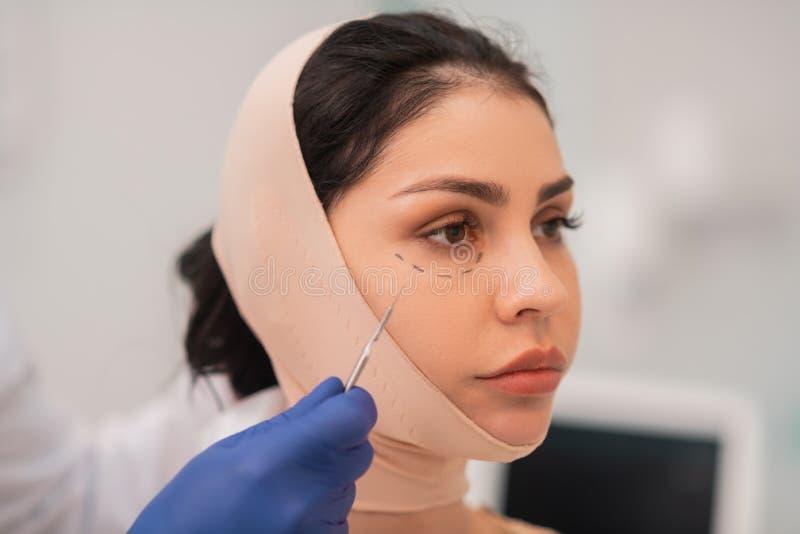 Sensibilità dagli occhi scuri della donna preoccupata prima della chirurgia del fronte immagini stock libere da diritti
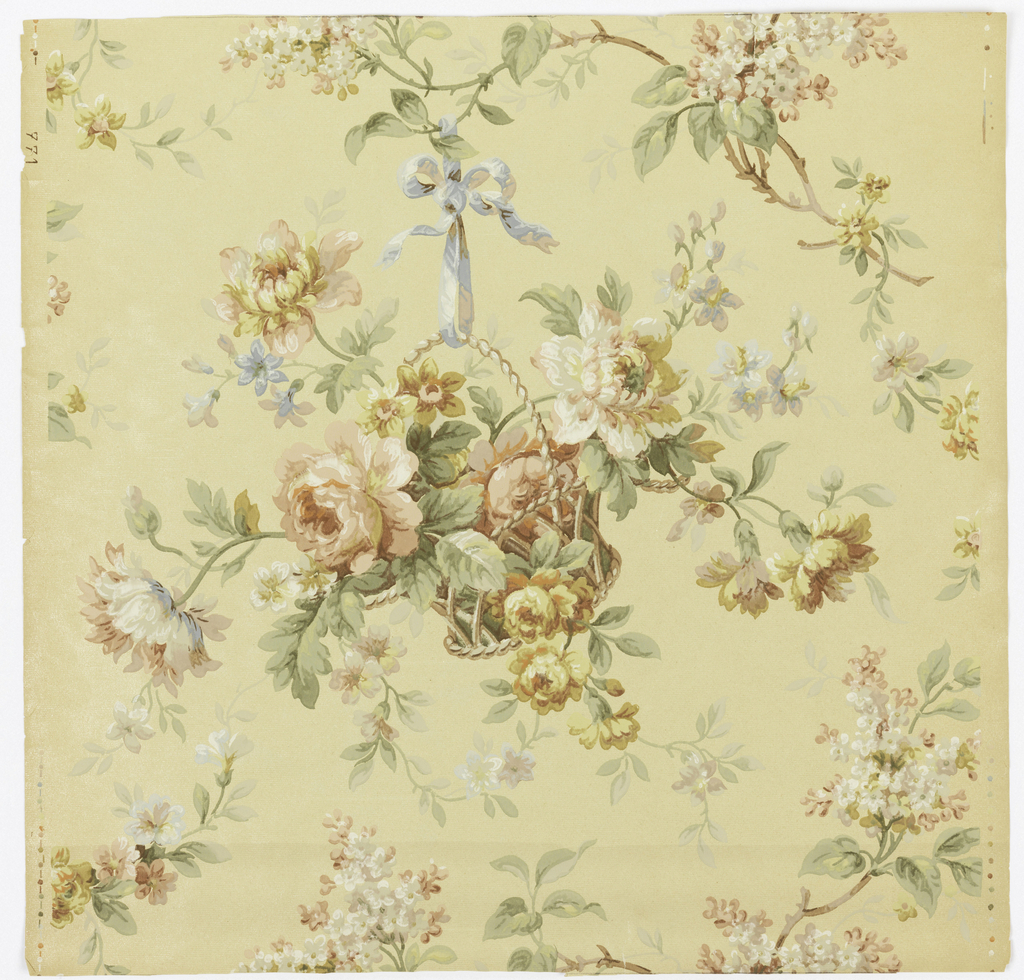 Background of cream has slight horizontal corrugation. The central motif is a basket of roses and other flowers and blossoms. The arc-shaped handle of the basket is suspended by a blue ribbon from an upper branch.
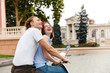 Portrait of a smiling young couple riding on a motorbike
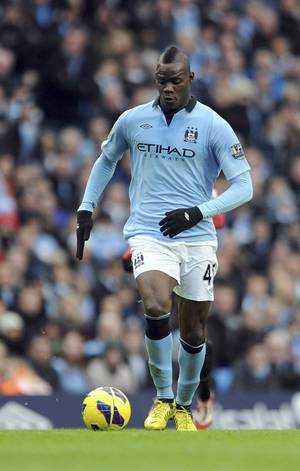 photo - FILE - This Dec. 9, 2012 file photo shows Manchester City&#039;s Mario Balotelli during a Premier League soccer match against Manchester United at the Etihad Stadium in Manchester, England. AC Milan says Tuesday, Jan. 29, 2013 that it has reached an agreement with Manchester City to sign Mario Balotelli and the Italy striker will undergo a medical on Wednesday. Balotelli is then expected to sign a four-and-a-half year deal with Milan, until 2017.  (AP Photo/Clint Hughes, files)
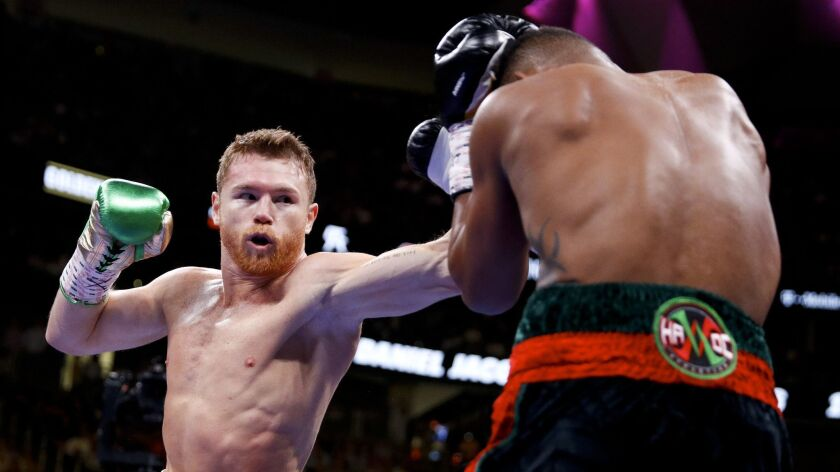 Canelo Alvarez, left, of Mexico, tries to hit Daniel Jacobs with a left during a middleweight title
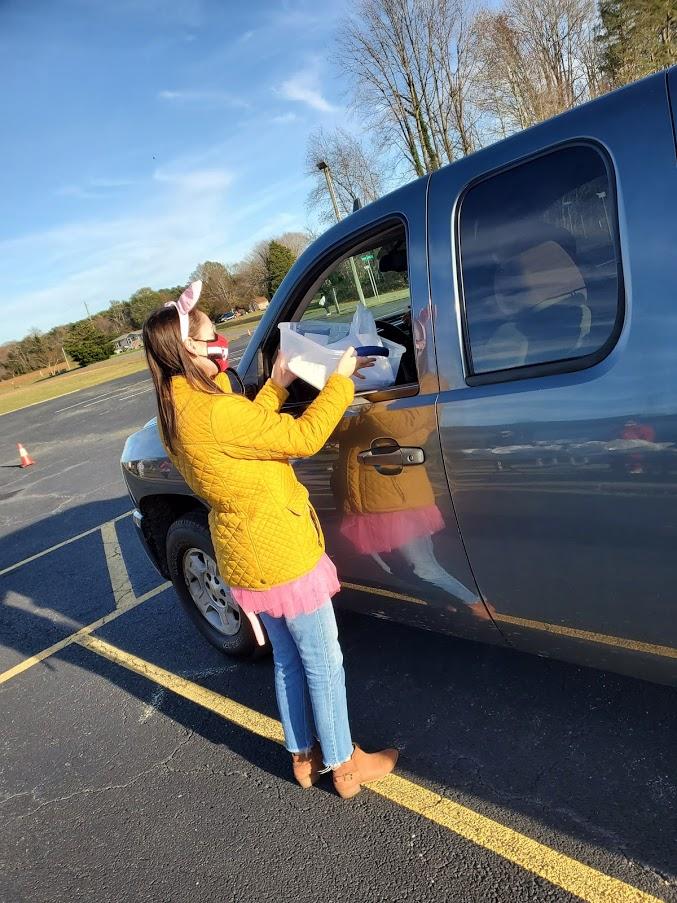 LPS teacher providing books to a family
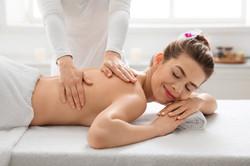 Unrecognizable female massage therapist rubbing young woman back, spa salon interior, empt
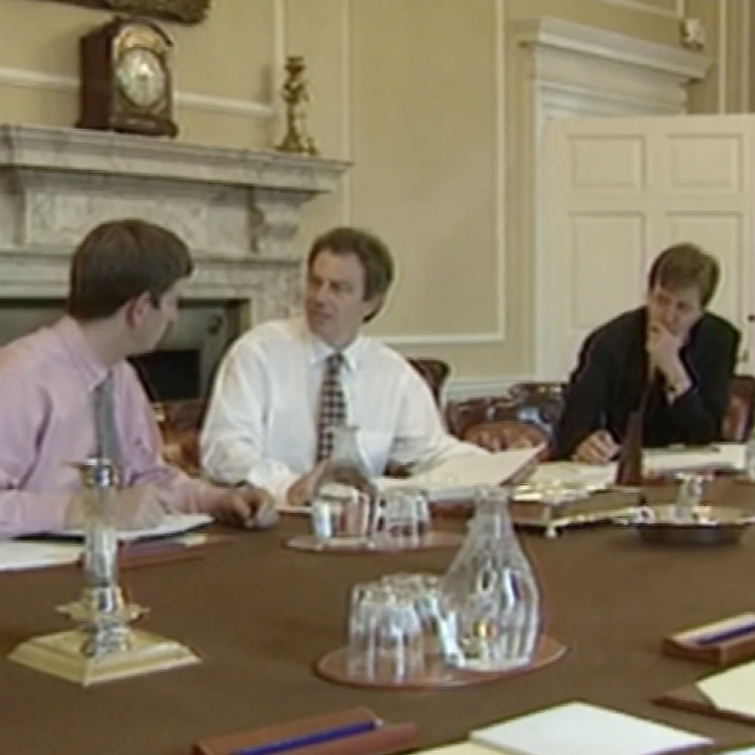 Three white men (including Tony Blair, Alastair Campbell and a third whose face is obscured) wearing suits and ties sitting at a large wooden table with papers in hand. A marble fireplace is behind Tony Blair and the third man.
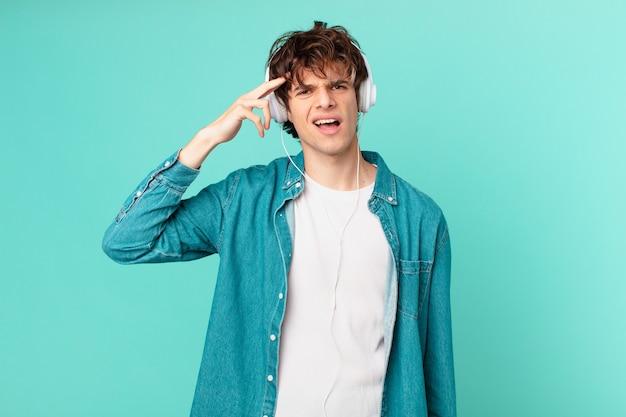 Junger mann mit kopfhörern, der sich verwirrt und verwirrt fühlt und zeigt, dass sie verrückt sind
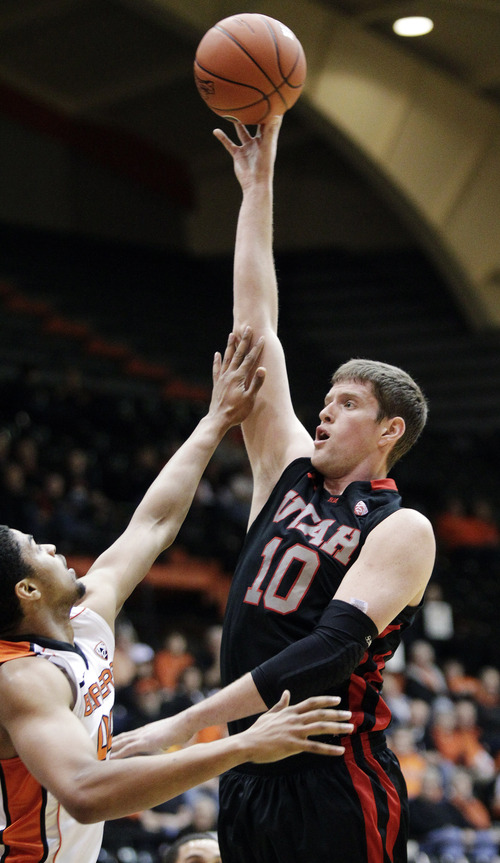 Utah forward Renan Lenz (10) shoots over Oregon State forward Devon Collier during the first half of an NCAA college basketball game in Corvallis, Ore., Wednesday, Feb. 6, 2013.(AP Photo/Don Ryan)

- ABOUT THIS TASK
Would you mind returning each entry above word for word, skipping the images?

- TASK RESULT
 Sensibilità dagli occhi scuri della donna preoccupata prima della chirurgia del fronte immagini stock libere da diritti
 Background of cream has slight horizontal corrugation. The central motif is a basket of roses and other flowers and blossoms. The arc-shaped handle of the basket is suspended by a blue ribbon from an upper branch.
 Portrait of a smiling young couple riding on a motorbike
 photo - FILE - This Dec. 9, 2012 file photo shows Manchester City&#039;s Mario Balotelli during a Premier League soccer match against Manchester United at the Etihad Stadium in Manchester, England. AC Milan says Tuesday, Jan. 29, 2013 that it has reached an agreement with Manchester City to sign Mario Balotelli and the Italy striker will undergo a medical on Wednesday. Balotelli is then expected to sign a four-and-a-half year deal with Milan, until 2017.  (AP Photo/Clint Hughes, files)
 Canelo Alvarez, left, of Mexico, tries to hit Daniel Jacobs with a left during a middleweight title
 LPS teacher providing books to a family
 Unrecognizable female massage therapist rubbing young woman back, spa salon interior, empt
 Three white men (including Tony Blair, Alastair Campbell and a third whose face is obscured) wearing suits and ties sitting at a large wooden table with papers in hand. A marble fireplace is behind Tony Blair and the third man.
 Junger mann mit kopfhörern, der sich verwirrt und verwirrt fühlt und zeigt, dass sie verrückt sind
 Utah forward Renan Lenz (10) shoots over Oregon State forward Devon Collier during the first half of an NCAA college basketball game in Corvallis, Ore., Wednesday, Feb. 6, 2013.(AP Photo/Don Ryan)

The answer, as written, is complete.